Короче, на следующий день она потащила меня в кинотеатр, потом еще на какую-то выставку — дня три-четыре устраивала «культпоходы», при этом без умолку рассказывала о себе — как на работе налаживает сотрудничество кого-то с кем-то, добивается поддержки кого-то чего-то, какая она жалостливая, как ей всех жалко (действительно, раздавала деньги нищим, на страшных сценах в кино зажмуривалась), что верит в чудеса и приметы, любит сказки, детей, животных — и, напевая веселые мотивчики, и так и сяк поворачивалась, показывая роскошные бедра и грудь. Разогрела меня черт-те до чего (мне уже снились эротические сцены), наконец как-то вечером вцепилась в мою руку и со сладким ужасом выдохнула:
— Поедемте ко мне.
Целую неделю мы, одурманенные любовью, яростно занимались сексом. Поражаясь моей активности, она смеялась:
— Это балдеж! Ты хорошо сохранился для своего возраста.
Ее драгоценные слова я воспринимал всерьез — в выходные дни мы вообще не вылезали из постели. Вернее вылезали только перекусить, и однажды, когда устали от любви, съездили ко мне за вещами. Перед этим я в приличной форме предложил ей пожениться. Она согласилась с легким смешком.

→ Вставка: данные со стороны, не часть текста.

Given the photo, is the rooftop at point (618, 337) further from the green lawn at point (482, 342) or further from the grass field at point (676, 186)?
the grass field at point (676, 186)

— Будущее будет таким, каким мы захотим. А жить будем у меня, так удобней, — это она пропела, как куплет песни (у нее голос необыкновенной красоты).
— А в своих комнатах устрою мастерскую, — вставил я (я постоянно думаю о работе — этого у меня не отнимешь).
— Ты что дурной? — откликнулась моя невеста. — Твои комнаты сдадим, так целесообразней, — и засмеявшись, — счастливый брак — это кропотливое продуманное творчество, — и дальше для доходчивости увеселяюще, развила свой взбадривающий проект, — накопим денег, отдохнем у моря, позагораем, накупается вдоволь, — ее смех становился все более освежающим, как морской ветерок.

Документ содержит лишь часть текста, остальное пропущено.